With the prize being clandestine control of a country, someone is bound to make the effort. And then what will you do? Vote to return to paper ballots? They are imperfect, but attacks on them don't stealthily scale to a whole country.

[1] https://en.wikipedia.org/wiki/Stuxnet

[2] https://en.wikipedia.org/wiki/Heartbleed

[3] https://en.wikipedia.org/wiki/Backdoor_(computing)#Compiler_...

[4] https://www.schneier.com/blog/archives/2018/03/adding_backdo...

[5] https://en.wikipedia.org/wiki/Intel_Management_Engine - AMD has an equivalent backdoor


I won't discount the risks associated with electronic voting and electronic machines in general, but 40% of "wrong" votes are almost impossible to miss with the most rudimentary checks. Eg. if 60% of paper ballots have a ratio swinging 4 to 1 one way, and 40% of electronic votes have a ratio swinging 4 to 1 the other way (this is commonly done in any statistical endeavour to detect correlations, and much smaller effects can be noticed), any observer and participant in the elections can notice that when looking at the final tally, as long as there is a breakdown by the type of vote submission as well (which is already done for things like mail-in votes).

And if a vote is swinged completely against the actual public vote, you'll only end up with either a quick drop of the electronic system (which all the IT providing companies like MS or Intel would hate to see happen, which is an incentive for them to not interfere), or angry mobs hitting the streets.

Basically, what you are left with is influencing the outcome so that what would have been a 51-49 winning party is now a 49-51 losing party.

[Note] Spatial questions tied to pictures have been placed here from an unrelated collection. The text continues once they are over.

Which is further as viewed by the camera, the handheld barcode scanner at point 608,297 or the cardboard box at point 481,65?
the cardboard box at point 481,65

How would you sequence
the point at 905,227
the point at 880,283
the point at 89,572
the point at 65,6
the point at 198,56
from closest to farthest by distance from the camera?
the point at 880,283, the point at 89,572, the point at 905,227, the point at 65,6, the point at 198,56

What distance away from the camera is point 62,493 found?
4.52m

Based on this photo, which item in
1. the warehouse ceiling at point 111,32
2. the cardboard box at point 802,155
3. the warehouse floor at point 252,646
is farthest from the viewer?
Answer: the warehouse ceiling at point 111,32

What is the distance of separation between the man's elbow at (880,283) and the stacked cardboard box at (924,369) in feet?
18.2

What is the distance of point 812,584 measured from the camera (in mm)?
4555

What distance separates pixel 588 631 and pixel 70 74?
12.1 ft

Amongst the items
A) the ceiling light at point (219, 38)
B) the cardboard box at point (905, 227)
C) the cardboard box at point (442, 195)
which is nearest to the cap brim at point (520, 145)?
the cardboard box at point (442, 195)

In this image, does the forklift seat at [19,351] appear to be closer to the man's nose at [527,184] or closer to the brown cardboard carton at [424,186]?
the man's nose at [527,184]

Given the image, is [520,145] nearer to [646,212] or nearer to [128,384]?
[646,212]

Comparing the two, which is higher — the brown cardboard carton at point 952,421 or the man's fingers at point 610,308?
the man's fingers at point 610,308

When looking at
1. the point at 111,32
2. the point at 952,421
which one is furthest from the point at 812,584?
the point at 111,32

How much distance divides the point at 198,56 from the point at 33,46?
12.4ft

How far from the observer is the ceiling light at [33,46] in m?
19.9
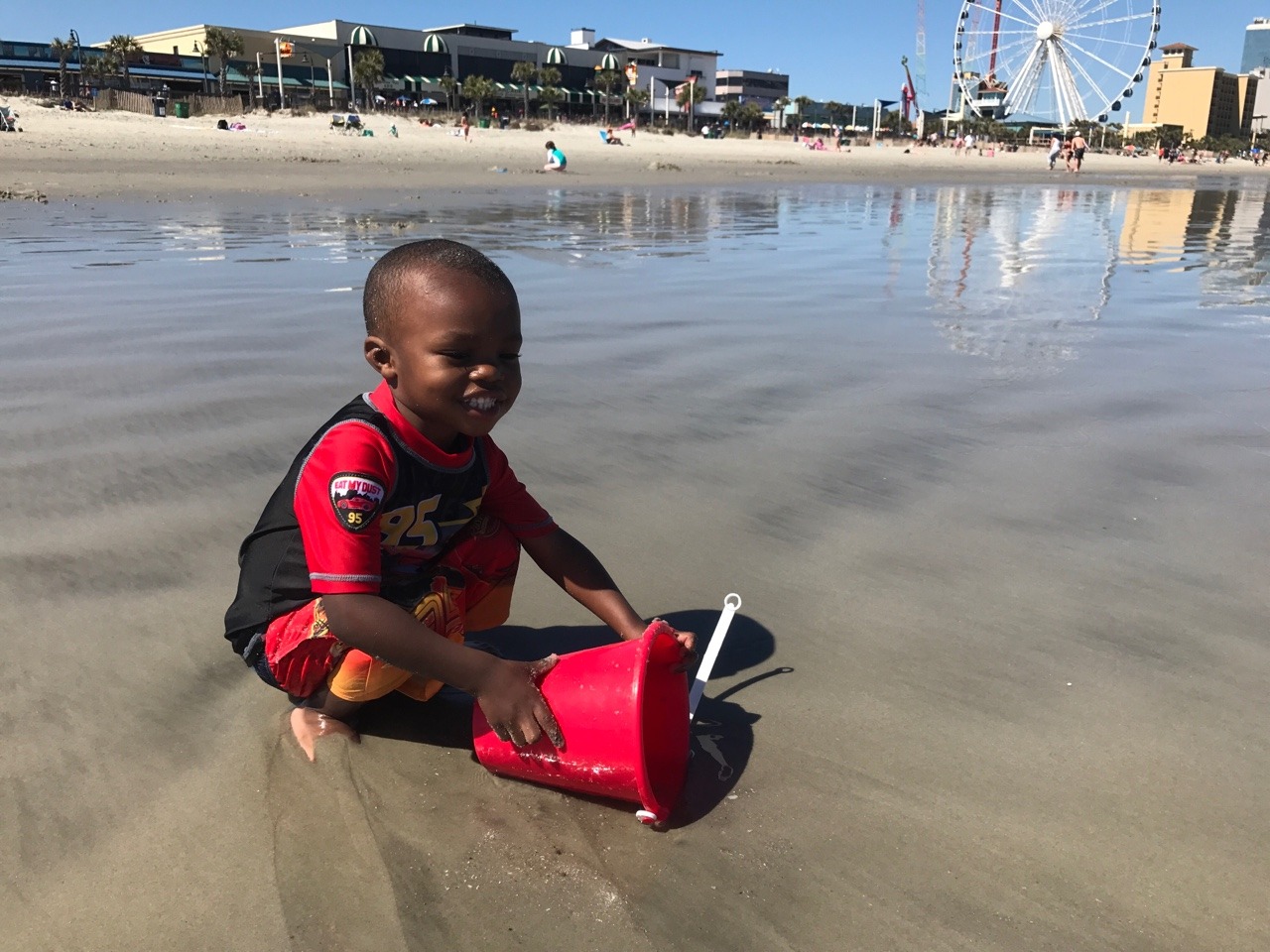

Yet there are other "unfair" ways to achieve that even today that are not as involved as hacking the entire electronic voting system (as I mentioned, media manipulation being the key one, or providing benefits to vote a particular way or...).

So yes, ultimately, everything can go wrong, but no, it won't because there are safeguards against that happening regardless of the method of voting.


You underestimate how large a manipulation could go undetected. [1] shows an election with a 28-41 win for Patrick, while the poll showed a 37-31 win for Dewhurst. That's a 10% absolute swing, and 25% relative. And the less attention an election gets from pollsters, the bigger the margin for error and manipulation.

Changing too many votes, to make people doubt the legitimacy of the election, is itself a powerful attack to sow division in a country. I'm sure I don't need to cite examples...

And then what is even the point of formal voting, if, when done online, it's a centralized way for an adversary to change results, and is only legitimized by reproducing results of informal polls (conducted by public research firms we trust, of course...) We may as well skip elections and use the polls directly.

I agree there are many other ways to manipulate voters, so let's not expand that list further.

[1] https://www.texastribune.org/2014/03/06/polling-center-poll-...


We seem to be discussing different scenarios.

In my example, a formal vote is partially done electronically, and partially through paper votes: large discrepancies in results between those two groups could be indicative of interference (small variation is to be expected). I am not talking of unofficial polls which can never produce a representative sample of people.

Point of formal voting is to elect a government that the majority of voters prefer. Many countries have a problem with voter turnout, so you rarely get any one party or coalition winning more than 20-30% of the eligible votes, yet they get majority control of the government.

Point of electronic voting should be to increase the turnout without decreasing the trustiness. It's not an easy problem to solve, but it's not insurmountable.

Electronic votes can be decentralized as well: final tallying is centralized with any approach, but it can similarly remain open to questioning.